These are drugs which excite more or less local irritation when applied to the skin; the inflammatory condition is accompanied by an effusion of serum between the epidermis and dermis - i. e., a blister.

The principal vesicants are:

Acetic acid (glacial), Ammonia (the confined vapor), Cantharides, Iodine, Mezereon, Mustard (volatile oil), Rhus Toxicodendron.

There are certain drugs which affect certain parts of the skin - for instance, the orifices of the sudoriferous glands - in a special manner, and their action on these parts is such as to give rise to pustules rather than blisters. Drugs which affect the skin in this manner are called Pustulants. The following-named drugs are the most important of them:

Croton oil, Tartar emetic, Silver nitrate, Ipecac.

Therapeutics. - Vesicants are employed as local stimulants in chronic ulcers and to facilitate the absorption of effusions, as in chronic synovitis or chronic thickening about the joints.

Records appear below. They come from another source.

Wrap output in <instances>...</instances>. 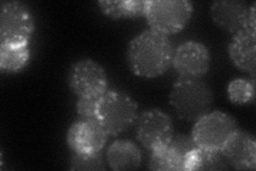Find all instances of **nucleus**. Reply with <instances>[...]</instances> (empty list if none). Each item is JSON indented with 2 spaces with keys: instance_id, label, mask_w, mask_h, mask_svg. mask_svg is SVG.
<instances>
[{
  "instance_id": "7ed1b4c3",
  "label": "nucleus",
  "mask_w": 256,
  "mask_h": 171,
  "mask_svg": "<svg viewBox=\"0 0 256 171\" xmlns=\"http://www.w3.org/2000/svg\"><path fill=\"white\" fill-rule=\"evenodd\" d=\"M139 106L132 97L120 90H108L98 100V121L110 136L126 132L137 123Z\"/></svg>"
},
{
  "instance_id": "6e6552de",
  "label": "nucleus",
  "mask_w": 256,
  "mask_h": 171,
  "mask_svg": "<svg viewBox=\"0 0 256 171\" xmlns=\"http://www.w3.org/2000/svg\"><path fill=\"white\" fill-rule=\"evenodd\" d=\"M136 126L137 139L150 151L169 143L174 136L172 119L159 108H150L142 111Z\"/></svg>"
},
{
  "instance_id": "f257e3e1",
  "label": "nucleus",
  "mask_w": 256,
  "mask_h": 171,
  "mask_svg": "<svg viewBox=\"0 0 256 171\" xmlns=\"http://www.w3.org/2000/svg\"><path fill=\"white\" fill-rule=\"evenodd\" d=\"M174 47L169 38L153 30L136 36L127 50V63L134 75L157 78L172 67Z\"/></svg>"
},
{
  "instance_id": "f03ea898",
  "label": "nucleus",
  "mask_w": 256,
  "mask_h": 171,
  "mask_svg": "<svg viewBox=\"0 0 256 171\" xmlns=\"http://www.w3.org/2000/svg\"><path fill=\"white\" fill-rule=\"evenodd\" d=\"M214 94L201 78L180 77L169 94V104L176 117L196 122L212 109Z\"/></svg>"
},
{
  "instance_id": "423d86ee",
  "label": "nucleus",
  "mask_w": 256,
  "mask_h": 171,
  "mask_svg": "<svg viewBox=\"0 0 256 171\" xmlns=\"http://www.w3.org/2000/svg\"><path fill=\"white\" fill-rule=\"evenodd\" d=\"M239 127L236 120L228 113L214 110L207 112L194 122L191 137L198 148L221 151L223 145Z\"/></svg>"
},
{
  "instance_id": "4468645a",
  "label": "nucleus",
  "mask_w": 256,
  "mask_h": 171,
  "mask_svg": "<svg viewBox=\"0 0 256 171\" xmlns=\"http://www.w3.org/2000/svg\"><path fill=\"white\" fill-rule=\"evenodd\" d=\"M249 6L240 0H219L210 7L212 22L222 30L234 35L244 28Z\"/></svg>"
},
{
  "instance_id": "0eeeda50",
  "label": "nucleus",
  "mask_w": 256,
  "mask_h": 171,
  "mask_svg": "<svg viewBox=\"0 0 256 171\" xmlns=\"http://www.w3.org/2000/svg\"><path fill=\"white\" fill-rule=\"evenodd\" d=\"M68 84L78 99H100L108 91V75L98 62L84 58L72 64Z\"/></svg>"
},
{
  "instance_id": "f3484780",
  "label": "nucleus",
  "mask_w": 256,
  "mask_h": 171,
  "mask_svg": "<svg viewBox=\"0 0 256 171\" xmlns=\"http://www.w3.org/2000/svg\"><path fill=\"white\" fill-rule=\"evenodd\" d=\"M230 169L221 151L196 148L190 151L184 162V170H226Z\"/></svg>"
},
{
  "instance_id": "6ab92c4d",
  "label": "nucleus",
  "mask_w": 256,
  "mask_h": 171,
  "mask_svg": "<svg viewBox=\"0 0 256 171\" xmlns=\"http://www.w3.org/2000/svg\"><path fill=\"white\" fill-rule=\"evenodd\" d=\"M228 97L235 105L253 103L255 99V80L236 78L228 86Z\"/></svg>"
},
{
  "instance_id": "2eb2a0df",
  "label": "nucleus",
  "mask_w": 256,
  "mask_h": 171,
  "mask_svg": "<svg viewBox=\"0 0 256 171\" xmlns=\"http://www.w3.org/2000/svg\"><path fill=\"white\" fill-rule=\"evenodd\" d=\"M106 158L112 170H134L141 165L142 154L139 146L134 142L126 139H118L109 145Z\"/></svg>"
},
{
  "instance_id": "1a4fd4ad",
  "label": "nucleus",
  "mask_w": 256,
  "mask_h": 171,
  "mask_svg": "<svg viewBox=\"0 0 256 171\" xmlns=\"http://www.w3.org/2000/svg\"><path fill=\"white\" fill-rule=\"evenodd\" d=\"M208 47L198 41H187L174 50L172 68L180 77L202 78L210 69Z\"/></svg>"
},
{
  "instance_id": "9d476101",
  "label": "nucleus",
  "mask_w": 256,
  "mask_h": 171,
  "mask_svg": "<svg viewBox=\"0 0 256 171\" xmlns=\"http://www.w3.org/2000/svg\"><path fill=\"white\" fill-rule=\"evenodd\" d=\"M108 136L98 121L77 119L68 127L66 143L74 153H100L105 148Z\"/></svg>"
},
{
  "instance_id": "ddd939ff",
  "label": "nucleus",
  "mask_w": 256,
  "mask_h": 171,
  "mask_svg": "<svg viewBox=\"0 0 256 171\" xmlns=\"http://www.w3.org/2000/svg\"><path fill=\"white\" fill-rule=\"evenodd\" d=\"M228 54L234 66L250 74L255 80L256 73V29L244 27L232 36Z\"/></svg>"
},
{
  "instance_id": "412c9836",
  "label": "nucleus",
  "mask_w": 256,
  "mask_h": 171,
  "mask_svg": "<svg viewBox=\"0 0 256 171\" xmlns=\"http://www.w3.org/2000/svg\"><path fill=\"white\" fill-rule=\"evenodd\" d=\"M100 99H78L76 103L78 119L98 121V107Z\"/></svg>"
},
{
  "instance_id": "a211bd4d",
  "label": "nucleus",
  "mask_w": 256,
  "mask_h": 171,
  "mask_svg": "<svg viewBox=\"0 0 256 171\" xmlns=\"http://www.w3.org/2000/svg\"><path fill=\"white\" fill-rule=\"evenodd\" d=\"M30 60L29 44L6 45L0 44V71L14 74L22 71Z\"/></svg>"
},
{
  "instance_id": "f8f14e48",
  "label": "nucleus",
  "mask_w": 256,
  "mask_h": 171,
  "mask_svg": "<svg viewBox=\"0 0 256 171\" xmlns=\"http://www.w3.org/2000/svg\"><path fill=\"white\" fill-rule=\"evenodd\" d=\"M230 168L236 170H254L256 168V141L253 135L236 131L221 150Z\"/></svg>"
},
{
  "instance_id": "aec40b11",
  "label": "nucleus",
  "mask_w": 256,
  "mask_h": 171,
  "mask_svg": "<svg viewBox=\"0 0 256 171\" xmlns=\"http://www.w3.org/2000/svg\"><path fill=\"white\" fill-rule=\"evenodd\" d=\"M70 170H105V160L100 153H74Z\"/></svg>"
},
{
  "instance_id": "dca6fc26",
  "label": "nucleus",
  "mask_w": 256,
  "mask_h": 171,
  "mask_svg": "<svg viewBox=\"0 0 256 171\" xmlns=\"http://www.w3.org/2000/svg\"><path fill=\"white\" fill-rule=\"evenodd\" d=\"M98 6L111 20L138 19L146 16L148 0H100Z\"/></svg>"
},
{
  "instance_id": "9b49d317",
  "label": "nucleus",
  "mask_w": 256,
  "mask_h": 171,
  "mask_svg": "<svg viewBox=\"0 0 256 171\" xmlns=\"http://www.w3.org/2000/svg\"><path fill=\"white\" fill-rule=\"evenodd\" d=\"M196 148L198 145L191 136H173L169 143L152 151L148 168L159 171L184 170L186 155Z\"/></svg>"
},
{
  "instance_id": "20e7f679",
  "label": "nucleus",
  "mask_w": 256,
  "mask_h": 171,
  "mask_svg": "<svg viewBox=\"0 0 256 171\" xmlns=\"http://www.w3.org/2000/svg\"><path fill=\"white\" fill-rule=\"evenodd\" d=\"M194 14L188 0H148L146 16L150 29L169 38L180 32Z\"/></svg>"
},
{
  "instance_id": "39448f33",
  "label": "nucleus",
  "mask_w": 256,
  "mask_h": 171,
  "mask_svg": "<svg viewBox=\"0 0 256 171\" xmlns=\"http://www.w3.org/2000/svg\"><path fill=\"white\" fill-rule=\"evenodd\" d=\"M34 18L20 2H4L0 8V44L26 45L34 31Z\"/></svg>"
}]
</instances>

Blisters are also of use in endocarditis, neuralgias, sciatica, chronic pericarditis, pleurisy, hysterical paralysis, and aphonia, cerebral or spinal meningitis, etc.

Pustulants are more particularly employed to maintain a continuous though moderate irritation in chronic inflammations. They are but rarely used for the same class of cases as vesicants, but are preferable when it is desirable to prolong the local irritation without exciting too much inflammation.

Contraindications. - Vesicants are usually contraindicated in acute inflammations and in inflammation of the cutaneous tissues, as rubeola and scarlatina. Vesicants are not permissible in pregnancy, debility, scorbutus, and purpura, or in extreme infancy and old age. They should not be applied over the scrotum or the mammary glands, nor over bony prominences where the healing processes are apt to be retarded.